-- Consigne écrite 1 --
Traduisez en anglais cette phrase du texte sur Tawadros II : « L’Eglise et son patriarche recadrent aujourd’hui leur position et redéfinissent leur action. »
-- Consigne écrite 2 --
Prolongez d’un paragraphe le texte sur Tawadros II et la Constitution égyptienne, en reprenant après sa dernière phrase.

++++ Extrait présenté

Cette intronisation a pris place dans une
société et un échiquier politique radicalement différents de ce qu’ils étaient
sous les régimes précédents, y compris celui de Moubarak. L’Eglise et son
patriarche recadrent aujourd’hui leur position et redéfinissent leur action.
Depuis sa désignation, deux semaines avant sa consécration, Tawadros II a
multiplié les déclarations sur les questions-clés concernant la place des coptes
dans la société égyptienne.
Intraitable sur les questions liées à la
citoyenneté et aux libertés religieuses, il se présente en revanche comme un
patriarche mesuré sur le terrain politique, se démarquant de son prédécesseur en
recommandant plutôt qu’en interdisant ou en excommuniant.
Rejet d’un Etat
religieux
Sur l’actualité brûlante de la Constitution,
Tawadros II a tout d’abord rappelé que la revendication principale des coptes
était la construction d’une citoyenneté pleine et entière s’appliquant à
l’ensemble des Egyptiens. Il a ainsi prévenu, dès le lendemain de sa
désignation, qu’ «une Constitution qui suggère l’imposition d’un Etat religieux
en Egypte était absolument rejetée», et a appelé les forces nationales à
transcender leurs ambitions politiques pour rédiger une Constitution
consensuelle.
Il ajoute qu’une Constitution qui négligerait
une partie des citoyens égyptiens serait un frein au développement économique,
culturel et social de l’Egypte. Naguib Gabriel, président de l’Union égyptienne
des droits de l’homme, partage les craintes du pape Tawadros, notant : «Ce
projet de Constitution ne tient compte ni du caractère civil de l’Etat, ni des
droits de l’homme, ni des accords internationaux, et suscite des craintes non
seulement pour les coptes mais aussi pour tous les Egyptiens».

++++++++
++++ Données enregistrées

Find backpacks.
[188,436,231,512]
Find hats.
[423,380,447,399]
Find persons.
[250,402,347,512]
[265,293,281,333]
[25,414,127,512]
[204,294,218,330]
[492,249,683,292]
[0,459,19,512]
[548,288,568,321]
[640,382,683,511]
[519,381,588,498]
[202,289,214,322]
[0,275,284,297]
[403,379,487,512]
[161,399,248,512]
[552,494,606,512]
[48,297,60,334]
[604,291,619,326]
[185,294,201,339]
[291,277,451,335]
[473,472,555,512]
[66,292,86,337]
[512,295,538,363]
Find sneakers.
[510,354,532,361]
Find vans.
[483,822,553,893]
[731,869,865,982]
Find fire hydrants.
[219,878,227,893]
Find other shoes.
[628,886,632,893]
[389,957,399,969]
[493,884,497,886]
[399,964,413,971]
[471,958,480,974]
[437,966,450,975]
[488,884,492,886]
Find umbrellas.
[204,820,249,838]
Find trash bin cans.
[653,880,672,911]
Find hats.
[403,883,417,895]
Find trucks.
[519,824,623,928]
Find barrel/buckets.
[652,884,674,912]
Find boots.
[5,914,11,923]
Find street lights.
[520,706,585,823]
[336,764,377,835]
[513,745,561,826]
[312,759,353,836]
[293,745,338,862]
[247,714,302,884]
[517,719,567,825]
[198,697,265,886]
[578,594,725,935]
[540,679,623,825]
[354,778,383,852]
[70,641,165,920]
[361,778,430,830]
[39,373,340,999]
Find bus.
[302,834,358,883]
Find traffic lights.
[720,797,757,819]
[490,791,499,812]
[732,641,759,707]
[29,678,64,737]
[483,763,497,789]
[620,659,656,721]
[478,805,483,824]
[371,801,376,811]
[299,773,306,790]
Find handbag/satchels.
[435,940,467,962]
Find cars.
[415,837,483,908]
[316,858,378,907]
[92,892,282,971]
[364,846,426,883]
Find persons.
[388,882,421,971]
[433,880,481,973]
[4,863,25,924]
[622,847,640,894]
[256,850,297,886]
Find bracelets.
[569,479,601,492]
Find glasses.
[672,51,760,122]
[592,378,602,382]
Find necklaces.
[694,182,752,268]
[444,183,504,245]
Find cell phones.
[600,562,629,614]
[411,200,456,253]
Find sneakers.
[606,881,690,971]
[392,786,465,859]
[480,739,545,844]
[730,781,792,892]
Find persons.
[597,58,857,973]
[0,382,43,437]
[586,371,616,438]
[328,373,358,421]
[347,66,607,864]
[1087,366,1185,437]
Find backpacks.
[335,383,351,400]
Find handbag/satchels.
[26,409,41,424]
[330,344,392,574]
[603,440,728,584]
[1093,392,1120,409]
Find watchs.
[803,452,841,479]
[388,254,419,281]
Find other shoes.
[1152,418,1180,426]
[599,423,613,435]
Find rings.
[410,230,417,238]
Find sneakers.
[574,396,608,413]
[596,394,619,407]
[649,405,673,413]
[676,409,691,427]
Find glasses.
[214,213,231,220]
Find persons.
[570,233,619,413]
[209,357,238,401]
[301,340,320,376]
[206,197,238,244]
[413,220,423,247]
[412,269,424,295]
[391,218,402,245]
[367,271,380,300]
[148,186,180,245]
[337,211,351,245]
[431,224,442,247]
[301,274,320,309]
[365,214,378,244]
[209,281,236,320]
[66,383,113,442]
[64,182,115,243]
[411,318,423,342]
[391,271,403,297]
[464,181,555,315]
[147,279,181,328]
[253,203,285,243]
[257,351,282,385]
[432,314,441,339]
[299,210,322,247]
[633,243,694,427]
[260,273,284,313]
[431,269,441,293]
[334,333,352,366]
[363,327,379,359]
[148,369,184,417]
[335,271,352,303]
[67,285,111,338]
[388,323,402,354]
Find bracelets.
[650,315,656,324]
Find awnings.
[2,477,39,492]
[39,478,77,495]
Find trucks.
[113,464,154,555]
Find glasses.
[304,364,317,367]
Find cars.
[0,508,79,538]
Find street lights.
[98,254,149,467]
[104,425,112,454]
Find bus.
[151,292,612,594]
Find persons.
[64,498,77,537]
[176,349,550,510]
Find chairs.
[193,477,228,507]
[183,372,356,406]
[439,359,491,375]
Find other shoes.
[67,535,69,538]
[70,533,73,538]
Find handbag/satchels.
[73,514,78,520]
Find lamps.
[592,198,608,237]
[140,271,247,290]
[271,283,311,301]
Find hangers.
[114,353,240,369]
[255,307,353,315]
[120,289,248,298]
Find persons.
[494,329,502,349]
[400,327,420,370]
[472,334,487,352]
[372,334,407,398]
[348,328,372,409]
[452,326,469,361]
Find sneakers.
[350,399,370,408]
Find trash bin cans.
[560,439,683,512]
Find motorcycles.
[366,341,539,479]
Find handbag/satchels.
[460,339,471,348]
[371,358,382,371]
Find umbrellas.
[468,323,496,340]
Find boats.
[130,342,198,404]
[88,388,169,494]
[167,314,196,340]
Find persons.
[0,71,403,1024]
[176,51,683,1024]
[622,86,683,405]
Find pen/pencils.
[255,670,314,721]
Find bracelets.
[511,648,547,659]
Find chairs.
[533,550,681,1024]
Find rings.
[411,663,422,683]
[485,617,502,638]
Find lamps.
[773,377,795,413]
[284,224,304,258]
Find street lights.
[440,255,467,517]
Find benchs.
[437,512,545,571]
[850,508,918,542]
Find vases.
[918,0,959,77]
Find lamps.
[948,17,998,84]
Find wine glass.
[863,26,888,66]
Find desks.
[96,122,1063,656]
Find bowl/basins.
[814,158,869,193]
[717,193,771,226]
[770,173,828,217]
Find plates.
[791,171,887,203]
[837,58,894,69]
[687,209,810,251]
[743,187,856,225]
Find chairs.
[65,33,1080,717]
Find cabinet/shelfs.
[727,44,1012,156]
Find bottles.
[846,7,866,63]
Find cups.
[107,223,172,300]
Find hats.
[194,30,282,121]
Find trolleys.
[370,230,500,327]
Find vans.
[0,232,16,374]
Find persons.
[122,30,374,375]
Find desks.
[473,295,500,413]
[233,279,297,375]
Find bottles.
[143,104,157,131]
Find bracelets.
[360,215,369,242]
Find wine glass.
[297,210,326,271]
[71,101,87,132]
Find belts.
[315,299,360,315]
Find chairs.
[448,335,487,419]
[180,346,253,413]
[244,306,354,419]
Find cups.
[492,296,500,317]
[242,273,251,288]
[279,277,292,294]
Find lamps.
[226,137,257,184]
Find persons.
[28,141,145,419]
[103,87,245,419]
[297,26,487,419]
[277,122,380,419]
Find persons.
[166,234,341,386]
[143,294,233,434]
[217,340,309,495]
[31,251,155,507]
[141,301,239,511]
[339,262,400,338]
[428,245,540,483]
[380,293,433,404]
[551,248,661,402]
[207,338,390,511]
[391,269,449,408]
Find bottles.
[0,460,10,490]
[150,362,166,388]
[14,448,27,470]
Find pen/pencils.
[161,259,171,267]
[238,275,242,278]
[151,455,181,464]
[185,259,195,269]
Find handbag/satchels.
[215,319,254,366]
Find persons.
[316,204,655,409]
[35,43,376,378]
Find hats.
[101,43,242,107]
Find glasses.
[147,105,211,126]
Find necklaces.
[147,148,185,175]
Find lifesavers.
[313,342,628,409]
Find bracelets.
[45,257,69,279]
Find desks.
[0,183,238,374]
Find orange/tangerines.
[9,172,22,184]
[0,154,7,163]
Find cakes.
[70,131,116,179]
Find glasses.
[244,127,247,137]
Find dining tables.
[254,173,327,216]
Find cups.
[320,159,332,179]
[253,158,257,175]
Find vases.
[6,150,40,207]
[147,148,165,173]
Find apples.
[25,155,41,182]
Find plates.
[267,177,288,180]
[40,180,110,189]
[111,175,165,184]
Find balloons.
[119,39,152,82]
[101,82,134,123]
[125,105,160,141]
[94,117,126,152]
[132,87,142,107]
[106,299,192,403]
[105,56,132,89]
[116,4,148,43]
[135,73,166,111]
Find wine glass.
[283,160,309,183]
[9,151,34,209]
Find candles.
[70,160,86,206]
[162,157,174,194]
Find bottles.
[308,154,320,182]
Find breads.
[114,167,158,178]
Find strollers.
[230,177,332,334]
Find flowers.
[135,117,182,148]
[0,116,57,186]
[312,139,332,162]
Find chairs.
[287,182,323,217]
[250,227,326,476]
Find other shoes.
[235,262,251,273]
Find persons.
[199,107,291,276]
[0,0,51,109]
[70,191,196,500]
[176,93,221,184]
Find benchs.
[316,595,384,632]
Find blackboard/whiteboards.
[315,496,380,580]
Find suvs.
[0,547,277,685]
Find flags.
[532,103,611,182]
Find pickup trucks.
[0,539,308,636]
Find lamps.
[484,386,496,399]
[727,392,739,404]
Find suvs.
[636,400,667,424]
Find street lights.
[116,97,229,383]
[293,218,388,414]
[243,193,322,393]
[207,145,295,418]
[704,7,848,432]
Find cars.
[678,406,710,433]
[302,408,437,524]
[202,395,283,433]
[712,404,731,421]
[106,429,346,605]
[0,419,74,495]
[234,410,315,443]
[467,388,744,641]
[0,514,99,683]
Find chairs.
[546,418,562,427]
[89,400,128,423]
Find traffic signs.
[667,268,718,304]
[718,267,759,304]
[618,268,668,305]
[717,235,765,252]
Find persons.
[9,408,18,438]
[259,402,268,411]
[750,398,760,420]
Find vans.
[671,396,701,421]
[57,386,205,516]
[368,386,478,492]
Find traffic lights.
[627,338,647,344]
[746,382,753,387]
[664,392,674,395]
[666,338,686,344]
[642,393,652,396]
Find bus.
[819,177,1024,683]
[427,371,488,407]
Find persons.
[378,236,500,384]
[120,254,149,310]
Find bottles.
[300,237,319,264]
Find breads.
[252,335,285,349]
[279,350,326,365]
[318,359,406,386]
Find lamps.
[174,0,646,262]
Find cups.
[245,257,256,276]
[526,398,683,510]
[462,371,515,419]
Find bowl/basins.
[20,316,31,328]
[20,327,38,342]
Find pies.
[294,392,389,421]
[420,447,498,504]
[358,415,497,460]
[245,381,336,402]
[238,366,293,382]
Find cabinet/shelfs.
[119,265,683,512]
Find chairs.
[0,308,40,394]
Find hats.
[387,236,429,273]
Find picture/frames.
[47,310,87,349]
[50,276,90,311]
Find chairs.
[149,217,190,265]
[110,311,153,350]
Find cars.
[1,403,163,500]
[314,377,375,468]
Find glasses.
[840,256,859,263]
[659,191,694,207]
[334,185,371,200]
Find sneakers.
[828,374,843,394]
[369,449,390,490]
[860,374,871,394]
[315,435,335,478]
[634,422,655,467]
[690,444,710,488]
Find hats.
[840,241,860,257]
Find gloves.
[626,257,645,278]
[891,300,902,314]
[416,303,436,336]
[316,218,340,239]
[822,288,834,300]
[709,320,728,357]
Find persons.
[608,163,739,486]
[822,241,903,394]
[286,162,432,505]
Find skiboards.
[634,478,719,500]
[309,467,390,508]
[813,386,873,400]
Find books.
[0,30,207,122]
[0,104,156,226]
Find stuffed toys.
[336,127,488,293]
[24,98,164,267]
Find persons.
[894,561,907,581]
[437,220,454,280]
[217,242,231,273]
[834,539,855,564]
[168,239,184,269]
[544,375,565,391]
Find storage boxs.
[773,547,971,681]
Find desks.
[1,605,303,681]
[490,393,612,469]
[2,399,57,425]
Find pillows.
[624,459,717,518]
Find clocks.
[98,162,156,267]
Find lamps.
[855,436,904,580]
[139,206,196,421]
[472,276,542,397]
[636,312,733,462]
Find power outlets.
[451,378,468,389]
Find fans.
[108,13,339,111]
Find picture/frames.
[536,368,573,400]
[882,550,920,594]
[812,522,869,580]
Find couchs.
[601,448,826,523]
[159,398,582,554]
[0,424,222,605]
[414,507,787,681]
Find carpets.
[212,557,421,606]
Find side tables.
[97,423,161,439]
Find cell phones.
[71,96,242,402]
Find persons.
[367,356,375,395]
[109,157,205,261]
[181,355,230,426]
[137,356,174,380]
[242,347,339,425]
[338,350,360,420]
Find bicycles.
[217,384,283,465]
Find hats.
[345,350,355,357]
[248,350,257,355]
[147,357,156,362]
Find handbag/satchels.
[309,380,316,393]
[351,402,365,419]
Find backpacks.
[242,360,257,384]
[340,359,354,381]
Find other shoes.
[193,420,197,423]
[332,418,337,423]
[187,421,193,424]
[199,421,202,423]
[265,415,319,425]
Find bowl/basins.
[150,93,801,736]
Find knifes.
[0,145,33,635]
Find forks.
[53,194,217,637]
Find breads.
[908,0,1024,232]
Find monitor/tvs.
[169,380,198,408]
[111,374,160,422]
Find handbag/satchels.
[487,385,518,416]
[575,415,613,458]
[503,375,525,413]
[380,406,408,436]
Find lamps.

++++++++

-- Réponse écrite 1 --
The Church and its patriarch are now reframing their position and redefining their action.

-- Réponse écrite 2 --
Sur le rôle de l’Eglise, le pape a tenu à
rappeler que, sous les régimes précédents, l’Eglise avait été acculée à jouer un
rôle politique devenant le relais entre le pouvoir et cette communauté pour
résoudre des problèmes qui relèvent normalement de la société civile, des
instances de l’Etat et du droit. Tawadros rappelle que ce n’est ni le rôle
normal de l’Eglise, ni de son pape, déclarant : «L’Eglise ne jouera pas de rôle
politique. La religion et la politique ne font pas bon ménage. Il est temps que
les coptes se placent sur la carte politique pour sauvegarder leurs droits».
Le pape répond ainsi à une revendication des
jeunes activistes coptes, rejetant la tutelle politique de l’Eglise, comme le
souligne Youssef Sidhom, rédacteur en chef du journal copte Watani : «L’Eglise
est une instance religieuse à l’instar d’Al-Azhar. Elle ne représente pas les
chrétiens qui, eux, doivent s’impliquer davantage dans la vie politique».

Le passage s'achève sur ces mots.